There is another important detail: starting June 1, 2026, Copilot code review on GitHub-hosted runners will also consume GitHub Actions minutes. That can create two meters: AI credits for the model work and Actions minutes for the agentic infrastructure.

If you are an individual developer, do not run code review automatically on everything. Use it for important pull requests, large diffs, or areas where a second pair of eyes is genuinely valuable.

What not to do

Do not confuse paid completions with paid agent work. Inline completions on paid plans remain unlimited. Other scenarios may become expensive.

Do not make a frontier model the default for everything. It is convenient, but it can burn allowance on tasks where a lighter model would produce the same practical result.

Do not ignore the usage dashboard during the first two weeks. The first days after the transition will show whether your workflow fits the plan.

Do not set a large usage budget without a reason. A budget is not protection. It is permission to spend more after the included package is gone.

Do not judge Copilot only by the monthly subscription price. Look at the whole workflow: time saved, quality, retries, error risk, and actual value.

Conclusion

Copilot does not suddenly become “bad” because of usage-based billing. It becomes more transparent as a paid engineering tool. If you know which features are billed, review usage preview, set a budget, and avoid using frontier models for tiny tasks, the June 1 transition should not hurt.

Short action plan:

  1. Check your plan and included AI credits.
  2. Download the CSV usage report or review usage preview.
  3. Split your scenarios into routine and expensive.
  4. Set a usage budget: $0 for a safe start or a small buffer.
  5. Use frontier models only where they clearly pay off.

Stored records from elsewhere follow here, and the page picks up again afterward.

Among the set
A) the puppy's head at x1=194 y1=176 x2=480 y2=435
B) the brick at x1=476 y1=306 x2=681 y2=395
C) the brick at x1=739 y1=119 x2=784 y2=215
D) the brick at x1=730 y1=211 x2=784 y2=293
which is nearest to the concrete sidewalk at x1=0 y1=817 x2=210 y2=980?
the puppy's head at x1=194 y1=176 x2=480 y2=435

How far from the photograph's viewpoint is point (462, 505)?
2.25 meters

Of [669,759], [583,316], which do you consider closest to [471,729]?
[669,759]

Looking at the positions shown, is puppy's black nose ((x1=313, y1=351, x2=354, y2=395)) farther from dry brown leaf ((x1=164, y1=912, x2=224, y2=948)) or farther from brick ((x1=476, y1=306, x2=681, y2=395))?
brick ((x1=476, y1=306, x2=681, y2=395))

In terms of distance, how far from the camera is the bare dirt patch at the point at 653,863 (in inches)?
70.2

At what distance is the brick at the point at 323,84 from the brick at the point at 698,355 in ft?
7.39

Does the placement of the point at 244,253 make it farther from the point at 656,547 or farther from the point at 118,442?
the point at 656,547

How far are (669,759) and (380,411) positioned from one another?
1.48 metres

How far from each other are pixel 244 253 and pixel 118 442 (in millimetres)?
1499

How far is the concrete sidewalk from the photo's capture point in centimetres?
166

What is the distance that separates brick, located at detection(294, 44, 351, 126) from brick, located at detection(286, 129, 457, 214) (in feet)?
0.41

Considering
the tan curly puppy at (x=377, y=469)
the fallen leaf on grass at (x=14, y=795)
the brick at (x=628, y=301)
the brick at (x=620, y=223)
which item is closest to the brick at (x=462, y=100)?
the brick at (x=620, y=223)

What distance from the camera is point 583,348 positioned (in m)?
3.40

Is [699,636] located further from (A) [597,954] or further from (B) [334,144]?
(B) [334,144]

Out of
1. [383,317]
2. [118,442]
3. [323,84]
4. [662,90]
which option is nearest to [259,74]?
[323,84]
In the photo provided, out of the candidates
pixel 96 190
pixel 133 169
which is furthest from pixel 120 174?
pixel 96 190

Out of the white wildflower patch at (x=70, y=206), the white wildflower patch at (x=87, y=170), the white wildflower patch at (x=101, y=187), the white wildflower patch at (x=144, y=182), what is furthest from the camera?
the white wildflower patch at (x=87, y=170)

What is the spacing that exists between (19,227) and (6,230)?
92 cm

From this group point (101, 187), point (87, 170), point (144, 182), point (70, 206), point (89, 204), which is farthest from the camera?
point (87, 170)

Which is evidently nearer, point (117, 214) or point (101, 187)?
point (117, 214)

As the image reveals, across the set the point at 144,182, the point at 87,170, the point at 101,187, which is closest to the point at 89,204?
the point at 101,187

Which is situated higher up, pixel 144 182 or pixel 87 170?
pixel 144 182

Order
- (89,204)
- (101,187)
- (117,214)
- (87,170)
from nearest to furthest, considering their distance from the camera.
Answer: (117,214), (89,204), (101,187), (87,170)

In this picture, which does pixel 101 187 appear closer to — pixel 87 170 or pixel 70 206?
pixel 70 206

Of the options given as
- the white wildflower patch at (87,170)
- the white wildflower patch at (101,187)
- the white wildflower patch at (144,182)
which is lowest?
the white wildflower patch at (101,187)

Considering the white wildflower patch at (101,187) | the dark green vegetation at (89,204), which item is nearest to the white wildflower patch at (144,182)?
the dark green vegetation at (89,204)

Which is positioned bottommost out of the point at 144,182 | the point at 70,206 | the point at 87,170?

The best strategy is not “use Copilot less.” The best strategy is to use it like an engineering tool with a limit, not like a bottomless magic button.

Official sources:

Quick checklist

  • Check your Copilot plan and included GitHub AI Credits
  • Download the usage report or review usage preview if available
  • Identify which Copilot features actually consume credits
  • Set a usage budget or intentionally keep extra budget at $0
  • Use lighter models for routine work and frontier models only for complex tasks

Prompt Pack: Copilot cost-control plan before June 1

You are helping an individual developer prepare GitHub Copilot for usage-based billing starting June 1, 2026. Input data: - current plan: Free / Pro / Pro+ / Max; - main Copilot scenarios: code completions, chat, CLI, cloud agent, code review, third-party agents; - approximate number of long agent sessions per week; - whether frontier models are needed for daily work; - maximum additional monthly budget in USD. Prepare a short cost-control plan: 1. which scenarios should stay on lighter models; 2. when to use frontier models; 3. which usage budget to set, or why to keep it at $0; 4. which metrics to review weekly; 5. which habits to change before June 1. Output format: plan decision, model-selection rules, budget, 7-day checklist, risk list.